STUDY TEXT:
· · · · · · ·
Because Medicaid generally pays less than private insurers for equivalent services, it is widely perceived that this gap results in reduced access to care, including dental care, for Medicaid patients. This includes children, about one-third of whom are covered by public health insurance plans.
About one-fourth of all children aged 2 to 8 years have untreated cavities. Children with poor dental health are at risk for ear and sinus infections and a variety of other avoidable health problems that affect their current and future quality of life.
In an article in this week’s JAMA, Sandra Decker, PhD, an economist at the US Centers for Disease Control and Prevention, describes how Medicaid fees affect preventive dental care for children. Dr Decker discusses her findings:
news@JAMA: Did you find some absolute level of reimbursement for preventive dental care that was associated with children receiving adequate care?
Dr Decker: I found that higher reimbursement rates were associated with an increased likelihood that children on Medicaid received dental care at similar rates compared to privately insured children. The exact rate at which this will be true will depend on the state and the level of other fees like those for private insurance in the state. Also, not all privately insured children receive the recommended amount of dental care.
· · · · · · ·
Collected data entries
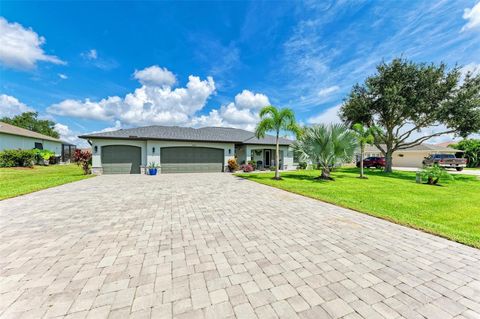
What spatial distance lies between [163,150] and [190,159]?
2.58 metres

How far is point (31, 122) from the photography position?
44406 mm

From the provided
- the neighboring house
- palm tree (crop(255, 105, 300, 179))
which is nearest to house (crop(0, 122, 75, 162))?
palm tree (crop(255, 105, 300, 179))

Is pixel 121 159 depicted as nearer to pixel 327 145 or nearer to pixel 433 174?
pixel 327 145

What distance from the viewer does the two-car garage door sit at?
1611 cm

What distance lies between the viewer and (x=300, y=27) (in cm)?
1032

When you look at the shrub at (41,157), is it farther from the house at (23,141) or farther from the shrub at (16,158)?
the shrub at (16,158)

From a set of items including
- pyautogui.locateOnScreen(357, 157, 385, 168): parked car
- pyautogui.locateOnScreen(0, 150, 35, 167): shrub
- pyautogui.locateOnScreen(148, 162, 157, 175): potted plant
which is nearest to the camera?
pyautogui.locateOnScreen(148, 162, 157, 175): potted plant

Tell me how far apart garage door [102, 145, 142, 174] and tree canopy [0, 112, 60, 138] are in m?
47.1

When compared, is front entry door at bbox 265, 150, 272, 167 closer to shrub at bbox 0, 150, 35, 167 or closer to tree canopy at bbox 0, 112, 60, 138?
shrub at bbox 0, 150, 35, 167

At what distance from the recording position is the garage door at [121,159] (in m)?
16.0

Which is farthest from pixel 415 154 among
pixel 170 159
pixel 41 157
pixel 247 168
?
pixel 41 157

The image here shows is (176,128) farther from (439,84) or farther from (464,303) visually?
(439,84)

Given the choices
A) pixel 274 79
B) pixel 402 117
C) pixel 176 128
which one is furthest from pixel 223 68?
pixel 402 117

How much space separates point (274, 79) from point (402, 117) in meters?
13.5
· · · · · · ·
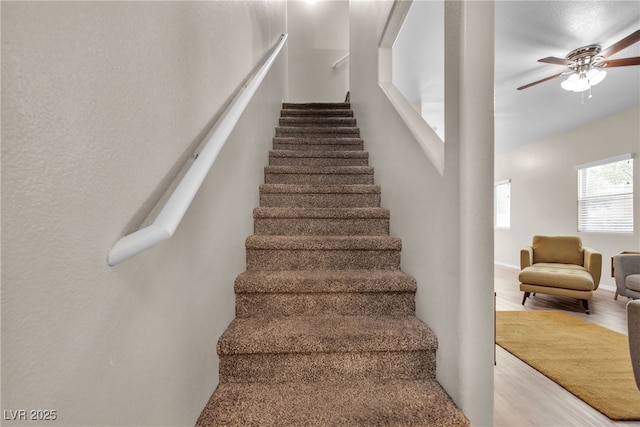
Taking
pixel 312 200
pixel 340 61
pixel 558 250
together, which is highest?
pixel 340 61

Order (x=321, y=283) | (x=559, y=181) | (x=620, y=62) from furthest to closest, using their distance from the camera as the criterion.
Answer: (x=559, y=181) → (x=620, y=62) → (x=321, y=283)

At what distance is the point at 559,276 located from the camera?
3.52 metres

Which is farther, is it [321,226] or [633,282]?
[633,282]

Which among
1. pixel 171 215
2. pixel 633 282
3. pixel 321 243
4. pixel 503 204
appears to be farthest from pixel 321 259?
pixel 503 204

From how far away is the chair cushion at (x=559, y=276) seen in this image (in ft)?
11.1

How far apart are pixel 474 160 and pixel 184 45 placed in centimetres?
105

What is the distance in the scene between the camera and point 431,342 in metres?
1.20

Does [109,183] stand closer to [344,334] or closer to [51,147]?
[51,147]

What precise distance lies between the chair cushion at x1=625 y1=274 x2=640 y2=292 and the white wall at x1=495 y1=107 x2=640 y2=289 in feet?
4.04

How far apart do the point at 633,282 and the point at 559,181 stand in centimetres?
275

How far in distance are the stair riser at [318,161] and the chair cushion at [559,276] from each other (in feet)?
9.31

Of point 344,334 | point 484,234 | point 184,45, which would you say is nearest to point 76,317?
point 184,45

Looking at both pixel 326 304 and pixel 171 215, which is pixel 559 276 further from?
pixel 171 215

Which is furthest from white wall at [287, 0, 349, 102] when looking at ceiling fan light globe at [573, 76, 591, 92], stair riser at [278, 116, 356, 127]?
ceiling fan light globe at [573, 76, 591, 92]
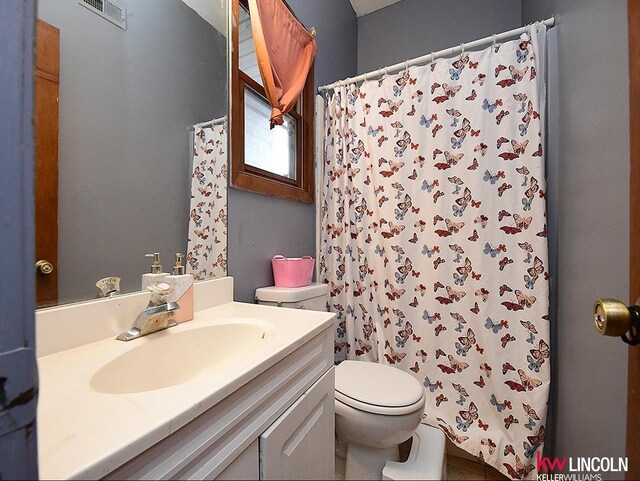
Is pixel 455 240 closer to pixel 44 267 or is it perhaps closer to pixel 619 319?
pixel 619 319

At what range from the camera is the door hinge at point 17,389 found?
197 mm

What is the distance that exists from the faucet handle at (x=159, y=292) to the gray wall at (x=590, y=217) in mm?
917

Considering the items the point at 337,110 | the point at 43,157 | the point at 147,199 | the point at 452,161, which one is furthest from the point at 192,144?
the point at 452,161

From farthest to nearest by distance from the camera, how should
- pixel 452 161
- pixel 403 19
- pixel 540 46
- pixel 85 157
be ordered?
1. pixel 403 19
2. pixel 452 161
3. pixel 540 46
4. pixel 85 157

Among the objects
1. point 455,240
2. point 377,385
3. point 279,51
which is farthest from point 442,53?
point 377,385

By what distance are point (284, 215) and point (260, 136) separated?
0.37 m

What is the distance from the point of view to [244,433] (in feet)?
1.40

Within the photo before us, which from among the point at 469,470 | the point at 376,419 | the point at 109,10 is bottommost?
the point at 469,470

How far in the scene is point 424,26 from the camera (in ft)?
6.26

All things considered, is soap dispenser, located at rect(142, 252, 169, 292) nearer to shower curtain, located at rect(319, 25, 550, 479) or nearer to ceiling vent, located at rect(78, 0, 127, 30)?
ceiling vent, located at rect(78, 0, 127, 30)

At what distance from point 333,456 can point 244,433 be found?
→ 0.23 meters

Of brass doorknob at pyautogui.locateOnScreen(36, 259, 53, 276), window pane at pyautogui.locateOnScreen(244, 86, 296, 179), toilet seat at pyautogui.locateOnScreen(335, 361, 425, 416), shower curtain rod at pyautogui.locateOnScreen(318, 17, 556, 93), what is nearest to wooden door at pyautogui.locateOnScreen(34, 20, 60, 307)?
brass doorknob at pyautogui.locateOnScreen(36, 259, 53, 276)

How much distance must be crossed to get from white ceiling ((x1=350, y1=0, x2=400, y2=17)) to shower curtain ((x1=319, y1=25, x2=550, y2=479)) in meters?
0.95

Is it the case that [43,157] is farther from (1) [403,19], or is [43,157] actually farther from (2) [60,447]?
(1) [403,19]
· · · · · · ·
INSTRUCTIONS TO FOLLOW: Reproduce the passage on Medicaid and children's dental care, beginning at the words "Because Medicaid generally" and stopping after "quality of life.". Swap "cavities" for "tooth decay".

OUTPUT:
Because Medicaid generally pays less than private insurers for equivalent services, it is widely perceived that this gap results in reduced access to care, including dental care, for Medicaid patients. This includes children, about one-third of whom are covered by public health insurance plans.
About one-fourth of all children aged 2 to 8 years have untreated tooth decay. Children with poor dental health are at risk for ear and sinus infections and a variety of other avoidable health problems that affect their current and future quality of life.